**To do**
Copy out everything from the start of the records down to the line containing "Here are the", with that line included, and set down nothing past it.

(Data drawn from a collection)
· · ·
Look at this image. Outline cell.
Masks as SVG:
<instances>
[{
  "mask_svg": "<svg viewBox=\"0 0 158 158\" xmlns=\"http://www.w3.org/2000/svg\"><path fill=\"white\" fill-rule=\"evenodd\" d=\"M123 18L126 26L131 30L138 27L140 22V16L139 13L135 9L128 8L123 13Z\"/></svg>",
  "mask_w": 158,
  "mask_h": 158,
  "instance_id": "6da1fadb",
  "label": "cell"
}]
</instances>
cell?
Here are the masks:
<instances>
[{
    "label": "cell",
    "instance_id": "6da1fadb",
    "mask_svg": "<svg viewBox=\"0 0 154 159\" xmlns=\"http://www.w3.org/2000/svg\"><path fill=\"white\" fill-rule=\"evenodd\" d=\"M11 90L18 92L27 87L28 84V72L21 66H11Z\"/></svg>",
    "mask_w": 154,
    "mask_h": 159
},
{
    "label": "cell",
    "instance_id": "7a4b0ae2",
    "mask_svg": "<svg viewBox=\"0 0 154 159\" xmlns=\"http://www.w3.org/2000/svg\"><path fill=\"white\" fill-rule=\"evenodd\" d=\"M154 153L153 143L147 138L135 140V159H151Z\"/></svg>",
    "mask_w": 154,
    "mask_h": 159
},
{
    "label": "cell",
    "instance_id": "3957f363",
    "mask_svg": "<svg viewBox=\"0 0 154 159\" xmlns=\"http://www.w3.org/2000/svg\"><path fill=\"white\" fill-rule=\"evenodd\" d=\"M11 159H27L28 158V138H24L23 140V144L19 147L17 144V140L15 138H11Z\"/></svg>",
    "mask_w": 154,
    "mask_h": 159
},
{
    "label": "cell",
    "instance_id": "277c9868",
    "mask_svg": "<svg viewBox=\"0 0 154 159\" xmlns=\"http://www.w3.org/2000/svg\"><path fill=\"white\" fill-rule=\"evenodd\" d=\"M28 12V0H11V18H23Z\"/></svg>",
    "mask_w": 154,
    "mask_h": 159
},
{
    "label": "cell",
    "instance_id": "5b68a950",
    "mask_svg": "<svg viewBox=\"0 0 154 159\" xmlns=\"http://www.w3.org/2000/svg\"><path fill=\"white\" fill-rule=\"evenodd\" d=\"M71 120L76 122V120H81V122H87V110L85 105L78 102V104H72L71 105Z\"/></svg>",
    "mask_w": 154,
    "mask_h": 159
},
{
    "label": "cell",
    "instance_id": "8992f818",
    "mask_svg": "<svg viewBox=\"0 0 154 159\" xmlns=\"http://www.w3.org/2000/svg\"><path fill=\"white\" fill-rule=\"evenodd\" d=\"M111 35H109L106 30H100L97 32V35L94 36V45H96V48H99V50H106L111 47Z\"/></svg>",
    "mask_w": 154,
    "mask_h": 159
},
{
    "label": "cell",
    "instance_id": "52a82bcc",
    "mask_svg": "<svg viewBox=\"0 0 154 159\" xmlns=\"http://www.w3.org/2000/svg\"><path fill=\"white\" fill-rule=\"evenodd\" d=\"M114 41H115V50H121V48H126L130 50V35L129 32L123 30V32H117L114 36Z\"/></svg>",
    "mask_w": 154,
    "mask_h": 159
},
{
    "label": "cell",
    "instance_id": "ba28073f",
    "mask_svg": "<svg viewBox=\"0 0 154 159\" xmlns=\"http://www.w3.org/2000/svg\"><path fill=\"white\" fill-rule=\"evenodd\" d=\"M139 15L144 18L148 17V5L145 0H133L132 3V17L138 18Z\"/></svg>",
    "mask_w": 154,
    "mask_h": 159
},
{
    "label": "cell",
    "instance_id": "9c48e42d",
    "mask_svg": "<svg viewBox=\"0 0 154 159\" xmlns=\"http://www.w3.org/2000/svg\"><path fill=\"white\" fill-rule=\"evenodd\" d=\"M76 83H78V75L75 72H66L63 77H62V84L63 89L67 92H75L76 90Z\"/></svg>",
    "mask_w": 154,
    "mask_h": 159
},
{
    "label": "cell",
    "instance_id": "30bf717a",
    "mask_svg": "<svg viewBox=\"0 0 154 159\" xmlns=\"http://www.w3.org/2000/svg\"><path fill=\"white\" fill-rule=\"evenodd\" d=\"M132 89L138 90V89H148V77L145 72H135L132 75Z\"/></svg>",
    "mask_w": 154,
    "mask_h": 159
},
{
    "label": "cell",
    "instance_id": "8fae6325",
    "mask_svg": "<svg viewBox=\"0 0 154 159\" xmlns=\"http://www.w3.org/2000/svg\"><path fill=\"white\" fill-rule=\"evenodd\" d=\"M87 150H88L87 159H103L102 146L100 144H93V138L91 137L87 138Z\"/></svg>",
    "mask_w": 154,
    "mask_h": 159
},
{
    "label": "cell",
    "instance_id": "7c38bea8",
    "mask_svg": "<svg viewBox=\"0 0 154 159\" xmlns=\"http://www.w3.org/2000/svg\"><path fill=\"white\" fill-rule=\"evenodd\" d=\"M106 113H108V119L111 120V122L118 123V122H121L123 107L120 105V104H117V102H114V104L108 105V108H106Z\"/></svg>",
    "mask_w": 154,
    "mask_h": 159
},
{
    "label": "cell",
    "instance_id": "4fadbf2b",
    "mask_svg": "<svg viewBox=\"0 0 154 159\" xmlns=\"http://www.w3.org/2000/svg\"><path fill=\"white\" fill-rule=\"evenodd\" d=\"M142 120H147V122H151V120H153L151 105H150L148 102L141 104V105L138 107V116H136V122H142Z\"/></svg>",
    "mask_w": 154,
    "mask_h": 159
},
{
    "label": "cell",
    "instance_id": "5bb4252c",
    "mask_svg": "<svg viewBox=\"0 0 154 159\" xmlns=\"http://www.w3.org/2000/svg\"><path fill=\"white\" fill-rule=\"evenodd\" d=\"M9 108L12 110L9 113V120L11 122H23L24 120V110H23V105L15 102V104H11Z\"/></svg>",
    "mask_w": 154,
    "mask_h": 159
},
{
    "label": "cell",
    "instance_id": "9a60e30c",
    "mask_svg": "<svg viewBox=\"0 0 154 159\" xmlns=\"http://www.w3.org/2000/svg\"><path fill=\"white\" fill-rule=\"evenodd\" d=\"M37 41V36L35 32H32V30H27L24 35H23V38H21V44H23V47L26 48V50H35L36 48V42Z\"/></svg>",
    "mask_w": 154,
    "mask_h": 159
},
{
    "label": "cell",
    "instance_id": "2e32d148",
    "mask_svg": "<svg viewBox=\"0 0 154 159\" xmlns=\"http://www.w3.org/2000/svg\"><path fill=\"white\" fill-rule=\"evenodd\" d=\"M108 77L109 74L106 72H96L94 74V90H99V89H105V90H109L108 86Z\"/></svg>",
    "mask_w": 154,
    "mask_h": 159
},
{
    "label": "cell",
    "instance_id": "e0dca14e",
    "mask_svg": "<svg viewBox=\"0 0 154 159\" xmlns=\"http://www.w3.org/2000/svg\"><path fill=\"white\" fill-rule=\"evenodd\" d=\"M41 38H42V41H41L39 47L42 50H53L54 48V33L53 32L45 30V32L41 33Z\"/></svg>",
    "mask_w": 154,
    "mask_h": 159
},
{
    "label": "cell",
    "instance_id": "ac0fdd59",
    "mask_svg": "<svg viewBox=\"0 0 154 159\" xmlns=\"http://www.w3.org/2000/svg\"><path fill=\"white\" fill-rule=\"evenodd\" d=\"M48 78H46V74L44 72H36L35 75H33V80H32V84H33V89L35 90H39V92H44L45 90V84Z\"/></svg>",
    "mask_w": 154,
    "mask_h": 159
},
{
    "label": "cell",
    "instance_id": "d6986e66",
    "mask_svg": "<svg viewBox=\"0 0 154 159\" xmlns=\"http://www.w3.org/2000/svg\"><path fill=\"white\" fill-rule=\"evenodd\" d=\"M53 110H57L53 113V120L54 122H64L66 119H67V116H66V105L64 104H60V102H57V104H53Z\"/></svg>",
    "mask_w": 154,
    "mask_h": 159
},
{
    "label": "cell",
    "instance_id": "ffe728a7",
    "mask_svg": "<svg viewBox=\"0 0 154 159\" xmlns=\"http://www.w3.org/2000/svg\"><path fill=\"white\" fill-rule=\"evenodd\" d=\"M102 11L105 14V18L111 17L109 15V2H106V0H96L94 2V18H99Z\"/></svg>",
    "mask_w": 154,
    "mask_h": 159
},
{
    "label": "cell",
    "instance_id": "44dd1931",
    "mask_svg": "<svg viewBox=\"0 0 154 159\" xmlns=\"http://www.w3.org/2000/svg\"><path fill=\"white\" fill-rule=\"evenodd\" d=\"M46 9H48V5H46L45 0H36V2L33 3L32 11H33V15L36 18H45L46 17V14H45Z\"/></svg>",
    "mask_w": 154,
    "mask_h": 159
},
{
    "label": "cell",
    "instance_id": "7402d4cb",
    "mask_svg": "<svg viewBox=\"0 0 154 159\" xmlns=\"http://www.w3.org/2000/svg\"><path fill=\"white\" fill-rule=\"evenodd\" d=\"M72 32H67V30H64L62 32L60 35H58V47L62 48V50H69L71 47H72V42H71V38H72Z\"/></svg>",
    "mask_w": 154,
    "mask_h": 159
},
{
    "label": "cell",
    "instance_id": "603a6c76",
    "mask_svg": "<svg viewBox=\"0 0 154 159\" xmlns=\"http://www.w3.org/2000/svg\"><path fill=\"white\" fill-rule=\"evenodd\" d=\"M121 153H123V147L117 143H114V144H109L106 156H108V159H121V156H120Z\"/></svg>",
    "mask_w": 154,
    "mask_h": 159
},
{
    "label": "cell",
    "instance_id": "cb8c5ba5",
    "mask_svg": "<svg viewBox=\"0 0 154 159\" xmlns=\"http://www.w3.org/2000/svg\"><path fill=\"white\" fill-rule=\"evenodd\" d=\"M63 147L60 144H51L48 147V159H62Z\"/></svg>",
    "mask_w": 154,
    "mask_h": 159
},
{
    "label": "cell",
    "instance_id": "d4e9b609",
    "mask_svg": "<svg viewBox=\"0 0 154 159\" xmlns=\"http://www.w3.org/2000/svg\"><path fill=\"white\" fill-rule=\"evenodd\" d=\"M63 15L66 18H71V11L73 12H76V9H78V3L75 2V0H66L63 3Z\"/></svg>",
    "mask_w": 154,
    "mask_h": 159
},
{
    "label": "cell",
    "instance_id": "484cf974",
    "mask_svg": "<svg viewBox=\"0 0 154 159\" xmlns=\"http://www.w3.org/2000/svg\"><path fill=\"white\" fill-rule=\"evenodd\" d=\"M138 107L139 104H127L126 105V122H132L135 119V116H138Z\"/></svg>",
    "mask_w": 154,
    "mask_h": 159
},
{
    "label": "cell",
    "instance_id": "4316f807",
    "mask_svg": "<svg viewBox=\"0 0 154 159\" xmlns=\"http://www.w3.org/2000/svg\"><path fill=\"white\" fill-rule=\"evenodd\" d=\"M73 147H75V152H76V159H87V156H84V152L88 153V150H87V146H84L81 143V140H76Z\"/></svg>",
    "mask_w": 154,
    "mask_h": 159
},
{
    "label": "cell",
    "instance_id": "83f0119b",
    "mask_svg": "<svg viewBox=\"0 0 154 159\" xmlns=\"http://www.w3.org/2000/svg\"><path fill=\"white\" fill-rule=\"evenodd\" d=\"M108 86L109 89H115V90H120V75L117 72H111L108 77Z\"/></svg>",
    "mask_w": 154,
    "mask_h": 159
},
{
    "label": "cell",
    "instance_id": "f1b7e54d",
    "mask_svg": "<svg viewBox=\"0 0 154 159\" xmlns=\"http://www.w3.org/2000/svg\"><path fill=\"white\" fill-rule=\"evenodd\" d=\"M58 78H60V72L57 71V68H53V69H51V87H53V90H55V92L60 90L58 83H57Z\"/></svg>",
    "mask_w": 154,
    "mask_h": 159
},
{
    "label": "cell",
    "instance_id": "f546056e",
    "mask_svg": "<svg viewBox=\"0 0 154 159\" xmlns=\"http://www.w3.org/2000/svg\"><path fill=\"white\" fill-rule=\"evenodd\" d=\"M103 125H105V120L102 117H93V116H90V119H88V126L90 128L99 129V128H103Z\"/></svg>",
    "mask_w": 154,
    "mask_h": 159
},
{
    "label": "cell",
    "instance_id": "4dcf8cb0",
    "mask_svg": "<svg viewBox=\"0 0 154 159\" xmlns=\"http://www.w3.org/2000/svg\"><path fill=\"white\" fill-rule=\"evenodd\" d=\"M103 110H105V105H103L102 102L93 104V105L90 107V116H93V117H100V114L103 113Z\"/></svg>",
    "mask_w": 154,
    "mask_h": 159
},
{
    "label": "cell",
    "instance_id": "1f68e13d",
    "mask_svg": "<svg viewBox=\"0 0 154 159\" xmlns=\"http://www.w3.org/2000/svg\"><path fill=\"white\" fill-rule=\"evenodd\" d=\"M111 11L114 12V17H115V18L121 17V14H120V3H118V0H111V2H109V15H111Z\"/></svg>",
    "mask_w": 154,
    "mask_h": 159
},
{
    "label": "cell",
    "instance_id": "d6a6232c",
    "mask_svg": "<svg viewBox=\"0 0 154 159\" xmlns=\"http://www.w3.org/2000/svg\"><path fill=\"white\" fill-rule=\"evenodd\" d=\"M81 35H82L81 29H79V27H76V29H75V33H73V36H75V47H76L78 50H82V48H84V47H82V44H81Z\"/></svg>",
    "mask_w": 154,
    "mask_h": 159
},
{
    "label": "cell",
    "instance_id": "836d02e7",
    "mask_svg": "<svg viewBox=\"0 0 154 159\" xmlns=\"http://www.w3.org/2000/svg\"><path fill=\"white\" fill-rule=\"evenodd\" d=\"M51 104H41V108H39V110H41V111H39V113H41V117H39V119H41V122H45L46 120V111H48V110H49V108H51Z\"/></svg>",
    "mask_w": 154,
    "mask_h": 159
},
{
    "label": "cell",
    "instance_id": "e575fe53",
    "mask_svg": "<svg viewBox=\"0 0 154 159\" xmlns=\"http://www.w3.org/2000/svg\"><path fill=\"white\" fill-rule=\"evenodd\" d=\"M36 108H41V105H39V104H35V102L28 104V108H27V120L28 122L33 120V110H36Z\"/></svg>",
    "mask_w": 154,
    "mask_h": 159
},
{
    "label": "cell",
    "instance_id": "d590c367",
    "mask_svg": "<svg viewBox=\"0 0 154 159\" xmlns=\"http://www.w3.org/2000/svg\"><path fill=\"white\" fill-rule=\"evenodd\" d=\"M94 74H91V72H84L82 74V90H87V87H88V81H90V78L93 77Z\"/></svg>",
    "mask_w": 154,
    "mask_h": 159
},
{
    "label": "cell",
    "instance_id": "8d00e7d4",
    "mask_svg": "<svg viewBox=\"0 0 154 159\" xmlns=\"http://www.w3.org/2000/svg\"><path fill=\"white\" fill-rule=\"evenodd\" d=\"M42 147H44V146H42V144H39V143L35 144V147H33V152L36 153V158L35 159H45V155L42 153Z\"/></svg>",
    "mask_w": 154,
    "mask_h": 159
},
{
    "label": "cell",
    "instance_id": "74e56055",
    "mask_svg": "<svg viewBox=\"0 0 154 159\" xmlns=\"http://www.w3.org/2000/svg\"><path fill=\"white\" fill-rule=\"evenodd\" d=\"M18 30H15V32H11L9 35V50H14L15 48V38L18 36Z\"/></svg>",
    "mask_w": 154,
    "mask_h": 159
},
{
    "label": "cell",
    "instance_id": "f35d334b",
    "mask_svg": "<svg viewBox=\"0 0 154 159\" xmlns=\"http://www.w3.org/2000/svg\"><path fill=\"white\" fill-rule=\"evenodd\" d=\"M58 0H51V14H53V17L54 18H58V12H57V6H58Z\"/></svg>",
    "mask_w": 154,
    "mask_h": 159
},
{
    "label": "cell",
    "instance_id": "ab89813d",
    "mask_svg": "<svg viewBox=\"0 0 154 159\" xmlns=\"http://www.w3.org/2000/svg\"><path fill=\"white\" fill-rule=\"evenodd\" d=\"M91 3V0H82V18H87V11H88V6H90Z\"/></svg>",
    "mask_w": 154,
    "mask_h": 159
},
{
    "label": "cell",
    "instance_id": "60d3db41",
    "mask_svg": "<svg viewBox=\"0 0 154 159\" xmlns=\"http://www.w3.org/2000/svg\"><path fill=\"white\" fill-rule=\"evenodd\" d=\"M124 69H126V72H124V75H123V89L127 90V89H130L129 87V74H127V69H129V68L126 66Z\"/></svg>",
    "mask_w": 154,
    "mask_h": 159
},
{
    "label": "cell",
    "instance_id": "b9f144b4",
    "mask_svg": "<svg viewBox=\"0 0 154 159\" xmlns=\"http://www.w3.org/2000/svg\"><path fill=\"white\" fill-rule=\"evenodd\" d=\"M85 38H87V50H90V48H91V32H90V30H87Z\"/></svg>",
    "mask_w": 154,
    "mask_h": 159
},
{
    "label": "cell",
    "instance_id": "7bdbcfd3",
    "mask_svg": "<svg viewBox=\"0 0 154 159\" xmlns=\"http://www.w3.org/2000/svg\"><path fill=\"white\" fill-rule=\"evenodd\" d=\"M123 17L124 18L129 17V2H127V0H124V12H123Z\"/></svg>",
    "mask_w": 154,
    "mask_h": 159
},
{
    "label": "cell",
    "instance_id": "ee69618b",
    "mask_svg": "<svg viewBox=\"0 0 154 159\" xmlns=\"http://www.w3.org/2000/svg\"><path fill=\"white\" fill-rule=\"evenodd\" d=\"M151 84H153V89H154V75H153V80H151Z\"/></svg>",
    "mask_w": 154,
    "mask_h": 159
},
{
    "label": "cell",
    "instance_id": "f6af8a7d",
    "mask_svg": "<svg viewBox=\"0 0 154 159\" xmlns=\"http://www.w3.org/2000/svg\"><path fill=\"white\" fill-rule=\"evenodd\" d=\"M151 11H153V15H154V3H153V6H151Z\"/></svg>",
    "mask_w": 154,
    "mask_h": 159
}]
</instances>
· · ·
**Output of the exercise**
Look at this image. Outline cell.
Masks as SVG:
<instances>
[{
  "mask_svg": "<svg viewBox=\"0 0 158 158\" xmlns=\"http://www.w3.org/2000/svg\"><path fill=\"white\" fill-rule=\"evenodd\" d=\"M123 18L126 26L131 30L138 27L140 22V16L139 13L135 9L128 8L123 13Z\"/></svg>",
  "mask_w": 158,
  "mask_h": 158,
  "instance_id": "6da1fadb",
  "label": "cell"
}]
</instances>
cell?
Here are the masks:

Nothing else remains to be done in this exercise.